Crise du coronavirus
Coup dur pour l'appro local isérois

Avec la fermeture des restaurants et des établissements scolaires, c'est tout un pan de l'activité agricole iséroise qui est à l'arrêt. Avec des conséquences directes pour les plateformes d'approvisionnement de proximité.
 Coup dur pour l'appro local isérois

« C'est la cata ! » Pour les plateformes d'approvisionnement locales, la fermeture des établissements scolaires isérois décrétée jeudi dernier par le président Macron est un désastre. Commandes annulées, livraisons retournées, marchandises perdues : l'addition est salée.

Plusieurs dizaines de milliers d'euros pour la seule légumerie du Fontanil. « Nous avions tous nos frigos pleins de produits bruts et transformés pour les livraisons de vendredi matin : nous essayons de les vider », décrit Marianne Molina, la directrice d'Isère A saisonner-AB Epluche, qui fournit exclusivement la restauration collective.

Jeudi 12 mars, le président Macron a annoncé la fermeture des établissements scolaires, et donc celles des cantines, approvisionnées par de nombreux circuits locaux.Les plateformes doivent trouver des solutions pour écouler les marchandises.

Dans toutes les structures iséroises de proximité, le discours est le même. 

« La restauration scolaire, c'est 85 à 90 % de notre activité, déclare Luc Armanet, de la SAS ReColTer.

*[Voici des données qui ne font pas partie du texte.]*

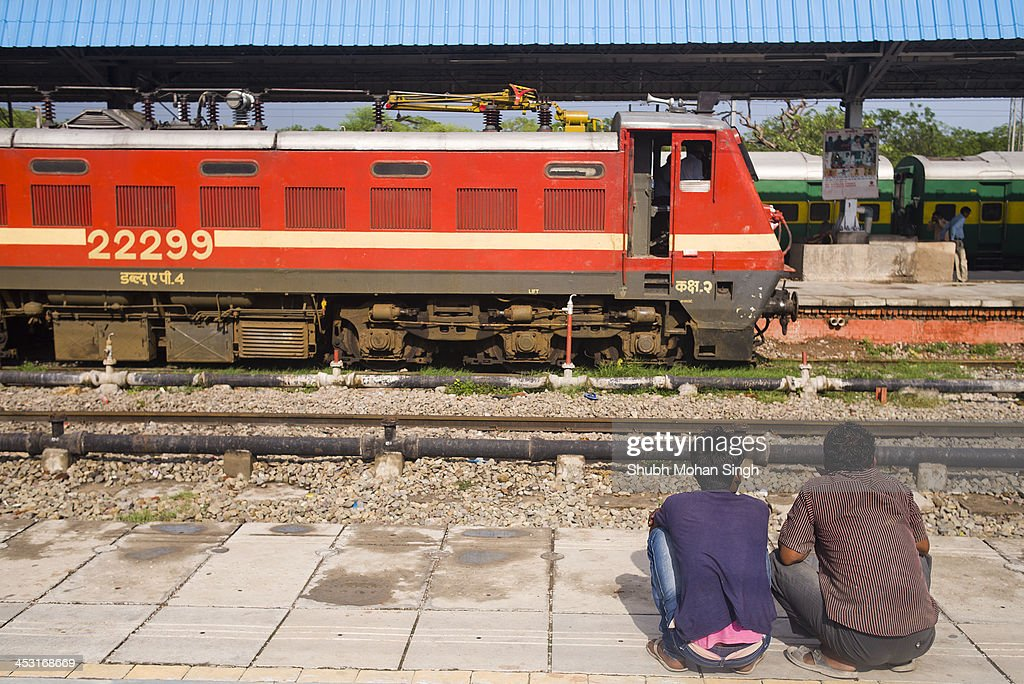 CONTENT] Two men waiting for their train in Chandigarh Railway Station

Nous sommes à l'arrêt total. Il ne nous reste que quelques Ehpad. »

Mangez bio Isère n'est guère mieux loti. « La restauration collective représente 80 % de nos volumes, les restaurants 5 à 10% supplémentaires, explique Lydéric Motte, son directeur. Nous avons beaucoup de produits périssables en transit pour lesquels nous cherchons d'urgence une solution de dégagement. »

Transfert de consommation

Si certains fournisseurs, notamment les maraîchers, acceptent de reprendre une partie de leurs marchandises, essentiellement des produits bruts ou non périssables, les produits à date courte, comme la viande ou les laitages, posent problème.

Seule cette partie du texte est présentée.